Customers don’t always see the behind-the-scenes planning that stabilizes supply or keeps quality steady, but I’ve seen firsthand how breakdowns—like an unexpected impurity streak—reverberate from vendors all the way to finished goods. Keeping open feedback channels between downstream users (the folks mixing paint or assembling wires) and producers can catch inconsistencies before they reach the end-user. It’s the difference between trust and lost orders, not just for one batch but for entire product lines.
Efforts to drive TMA synthesis toward greener routes, including energy recovery systems and greener catalysts, slowly gain traction. Some researchers in Europe report pilot-scale processes that trim waste and cut energy needs, though industrial adoption always lags behind lab success.

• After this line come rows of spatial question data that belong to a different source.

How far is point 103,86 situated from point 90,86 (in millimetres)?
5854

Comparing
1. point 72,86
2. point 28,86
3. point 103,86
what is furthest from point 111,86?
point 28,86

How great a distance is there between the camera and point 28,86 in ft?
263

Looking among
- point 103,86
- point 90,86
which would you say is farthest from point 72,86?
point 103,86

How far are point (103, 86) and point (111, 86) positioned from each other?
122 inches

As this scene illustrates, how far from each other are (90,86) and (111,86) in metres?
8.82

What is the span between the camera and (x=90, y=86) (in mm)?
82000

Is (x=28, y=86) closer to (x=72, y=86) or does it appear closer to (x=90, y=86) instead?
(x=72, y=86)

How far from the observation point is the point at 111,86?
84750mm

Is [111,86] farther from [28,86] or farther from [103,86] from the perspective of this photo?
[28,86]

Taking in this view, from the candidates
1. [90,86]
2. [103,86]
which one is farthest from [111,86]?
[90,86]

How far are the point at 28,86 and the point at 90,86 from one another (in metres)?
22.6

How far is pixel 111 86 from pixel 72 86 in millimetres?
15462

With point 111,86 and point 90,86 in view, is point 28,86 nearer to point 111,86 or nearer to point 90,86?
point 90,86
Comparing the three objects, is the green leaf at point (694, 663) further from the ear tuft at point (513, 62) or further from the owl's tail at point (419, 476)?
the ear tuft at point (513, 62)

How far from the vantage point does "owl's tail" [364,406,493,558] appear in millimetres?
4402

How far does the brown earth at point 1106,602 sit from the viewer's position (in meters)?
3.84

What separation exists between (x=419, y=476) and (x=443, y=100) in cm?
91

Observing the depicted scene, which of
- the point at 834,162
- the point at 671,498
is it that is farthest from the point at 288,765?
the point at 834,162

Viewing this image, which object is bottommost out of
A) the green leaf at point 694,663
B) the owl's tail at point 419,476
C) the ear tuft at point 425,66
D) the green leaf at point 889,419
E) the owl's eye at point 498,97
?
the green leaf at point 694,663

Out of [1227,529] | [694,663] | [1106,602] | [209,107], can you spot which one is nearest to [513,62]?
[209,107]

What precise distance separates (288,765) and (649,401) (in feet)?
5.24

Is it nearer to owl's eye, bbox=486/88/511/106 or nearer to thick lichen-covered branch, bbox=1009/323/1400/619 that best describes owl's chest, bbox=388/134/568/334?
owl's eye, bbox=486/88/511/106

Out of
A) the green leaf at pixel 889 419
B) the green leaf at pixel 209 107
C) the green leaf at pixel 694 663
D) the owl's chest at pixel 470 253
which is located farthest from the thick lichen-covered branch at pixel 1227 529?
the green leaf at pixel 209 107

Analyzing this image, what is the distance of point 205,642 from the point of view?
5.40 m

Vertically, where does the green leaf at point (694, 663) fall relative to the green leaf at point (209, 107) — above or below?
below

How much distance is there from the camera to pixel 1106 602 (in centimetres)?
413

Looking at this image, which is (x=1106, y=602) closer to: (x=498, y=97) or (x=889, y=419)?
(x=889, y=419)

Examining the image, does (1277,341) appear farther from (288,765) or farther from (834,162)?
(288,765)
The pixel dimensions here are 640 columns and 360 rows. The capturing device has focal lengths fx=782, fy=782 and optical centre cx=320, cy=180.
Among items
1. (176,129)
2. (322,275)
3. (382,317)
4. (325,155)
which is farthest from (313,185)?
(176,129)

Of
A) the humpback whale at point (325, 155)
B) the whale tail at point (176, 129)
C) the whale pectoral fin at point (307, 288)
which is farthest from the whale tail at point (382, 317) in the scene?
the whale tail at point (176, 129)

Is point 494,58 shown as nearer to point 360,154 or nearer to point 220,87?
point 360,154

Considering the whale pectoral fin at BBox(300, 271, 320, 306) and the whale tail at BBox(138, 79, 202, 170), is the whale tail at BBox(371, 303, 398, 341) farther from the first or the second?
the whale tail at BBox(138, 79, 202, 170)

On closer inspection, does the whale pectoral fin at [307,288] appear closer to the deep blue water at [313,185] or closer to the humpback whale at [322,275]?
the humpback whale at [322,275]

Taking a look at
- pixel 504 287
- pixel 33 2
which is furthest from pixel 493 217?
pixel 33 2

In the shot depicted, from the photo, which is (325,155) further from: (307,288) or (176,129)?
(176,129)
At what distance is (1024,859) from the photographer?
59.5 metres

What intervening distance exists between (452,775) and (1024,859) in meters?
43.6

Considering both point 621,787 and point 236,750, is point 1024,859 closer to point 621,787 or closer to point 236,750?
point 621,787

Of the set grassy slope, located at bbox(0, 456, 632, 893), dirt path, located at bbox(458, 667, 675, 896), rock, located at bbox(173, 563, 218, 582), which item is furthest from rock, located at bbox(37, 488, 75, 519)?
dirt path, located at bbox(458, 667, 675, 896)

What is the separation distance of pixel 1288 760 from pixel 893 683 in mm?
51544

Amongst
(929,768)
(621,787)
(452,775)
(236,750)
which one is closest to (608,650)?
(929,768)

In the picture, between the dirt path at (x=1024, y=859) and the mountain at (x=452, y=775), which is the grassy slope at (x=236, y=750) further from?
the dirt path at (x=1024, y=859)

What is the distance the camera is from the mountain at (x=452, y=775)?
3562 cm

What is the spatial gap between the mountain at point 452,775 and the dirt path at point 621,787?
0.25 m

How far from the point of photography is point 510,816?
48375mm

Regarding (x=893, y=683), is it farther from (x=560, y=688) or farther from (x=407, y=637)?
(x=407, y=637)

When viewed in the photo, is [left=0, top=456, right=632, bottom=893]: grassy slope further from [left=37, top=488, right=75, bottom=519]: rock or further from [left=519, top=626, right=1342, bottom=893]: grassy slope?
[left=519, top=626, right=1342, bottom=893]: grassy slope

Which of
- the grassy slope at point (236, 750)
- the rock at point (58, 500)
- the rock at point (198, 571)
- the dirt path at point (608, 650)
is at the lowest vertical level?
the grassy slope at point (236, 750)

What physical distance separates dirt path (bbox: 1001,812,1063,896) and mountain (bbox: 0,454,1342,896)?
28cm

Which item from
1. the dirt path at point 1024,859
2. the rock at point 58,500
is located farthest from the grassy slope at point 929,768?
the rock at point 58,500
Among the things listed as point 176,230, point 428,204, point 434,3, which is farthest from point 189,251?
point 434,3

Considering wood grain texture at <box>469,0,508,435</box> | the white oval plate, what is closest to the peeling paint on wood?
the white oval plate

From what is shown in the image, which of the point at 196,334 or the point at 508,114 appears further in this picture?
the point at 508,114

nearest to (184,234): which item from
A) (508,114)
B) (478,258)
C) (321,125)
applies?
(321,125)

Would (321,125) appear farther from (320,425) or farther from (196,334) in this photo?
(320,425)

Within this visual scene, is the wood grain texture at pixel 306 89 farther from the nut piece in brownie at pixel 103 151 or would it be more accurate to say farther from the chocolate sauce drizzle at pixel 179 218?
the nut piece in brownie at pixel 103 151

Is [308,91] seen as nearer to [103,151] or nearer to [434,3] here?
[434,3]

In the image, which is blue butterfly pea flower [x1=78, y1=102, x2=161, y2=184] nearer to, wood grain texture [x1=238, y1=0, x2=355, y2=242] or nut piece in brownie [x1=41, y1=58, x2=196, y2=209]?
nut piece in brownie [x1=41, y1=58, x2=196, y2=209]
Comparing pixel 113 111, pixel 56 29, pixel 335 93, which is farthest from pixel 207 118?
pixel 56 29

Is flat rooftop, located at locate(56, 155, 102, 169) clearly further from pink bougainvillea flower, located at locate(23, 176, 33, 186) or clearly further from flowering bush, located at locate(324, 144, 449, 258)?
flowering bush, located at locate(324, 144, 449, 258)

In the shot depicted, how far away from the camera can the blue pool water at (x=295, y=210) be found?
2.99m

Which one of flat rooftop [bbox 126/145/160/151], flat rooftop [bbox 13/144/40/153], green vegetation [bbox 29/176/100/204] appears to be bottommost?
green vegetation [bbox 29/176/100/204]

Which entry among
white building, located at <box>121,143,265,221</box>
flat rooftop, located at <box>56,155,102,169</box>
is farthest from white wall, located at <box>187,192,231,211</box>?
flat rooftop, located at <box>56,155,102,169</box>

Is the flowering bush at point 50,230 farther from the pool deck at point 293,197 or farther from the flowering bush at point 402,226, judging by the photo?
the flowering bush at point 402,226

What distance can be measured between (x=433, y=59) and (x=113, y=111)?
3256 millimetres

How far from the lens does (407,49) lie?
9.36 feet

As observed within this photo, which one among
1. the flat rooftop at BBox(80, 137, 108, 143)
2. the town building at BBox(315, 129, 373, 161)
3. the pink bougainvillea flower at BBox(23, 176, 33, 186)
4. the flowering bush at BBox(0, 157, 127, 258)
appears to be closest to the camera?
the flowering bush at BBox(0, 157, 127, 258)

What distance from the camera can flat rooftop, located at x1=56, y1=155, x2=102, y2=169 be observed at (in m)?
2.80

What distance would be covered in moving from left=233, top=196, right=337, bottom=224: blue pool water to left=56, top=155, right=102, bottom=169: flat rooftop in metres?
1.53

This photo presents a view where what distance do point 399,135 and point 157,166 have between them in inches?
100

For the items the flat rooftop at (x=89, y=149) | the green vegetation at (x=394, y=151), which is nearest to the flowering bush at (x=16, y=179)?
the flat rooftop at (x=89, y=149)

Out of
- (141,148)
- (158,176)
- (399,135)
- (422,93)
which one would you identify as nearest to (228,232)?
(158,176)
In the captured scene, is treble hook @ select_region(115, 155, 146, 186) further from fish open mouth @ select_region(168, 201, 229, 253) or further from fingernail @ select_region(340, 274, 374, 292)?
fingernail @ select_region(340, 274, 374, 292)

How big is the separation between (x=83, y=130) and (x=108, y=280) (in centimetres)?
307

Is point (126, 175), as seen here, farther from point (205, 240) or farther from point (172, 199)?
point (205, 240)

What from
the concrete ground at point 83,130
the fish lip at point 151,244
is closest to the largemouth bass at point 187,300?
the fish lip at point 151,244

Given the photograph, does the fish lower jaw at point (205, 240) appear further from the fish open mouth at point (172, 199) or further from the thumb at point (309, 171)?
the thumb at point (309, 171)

Over the next decade, the ultimate winners in the TMA market may turn out to be those who crack both technical durability and sustainable chemistry—giving customers coatings and plastics they rely on, without loading up landfills and waterways.
In my years moving through production lines and talking with engineers, the markers of successful TMA application always came down to practical benefits for real people: a factory team’s pride in a flawless coating job, or an owner’s relief that replacement flooring outlasts the kids and the dog. The chemistry runs deep, but at heart it’s about delivering value in places where it matters most—durability, safety, and peace of mind.
By keeping the focus on clear specifications, responsible sourcing, safer handling, and honest feedback between buyers and sellers, the TMA industry has a real shot at balancing progress and sustainability. Industries seeking to solve tomorrow’s challenges will keep turning to TMA as a trusted partner, provided every step in the chain supports both quality and care for those making and using the final products.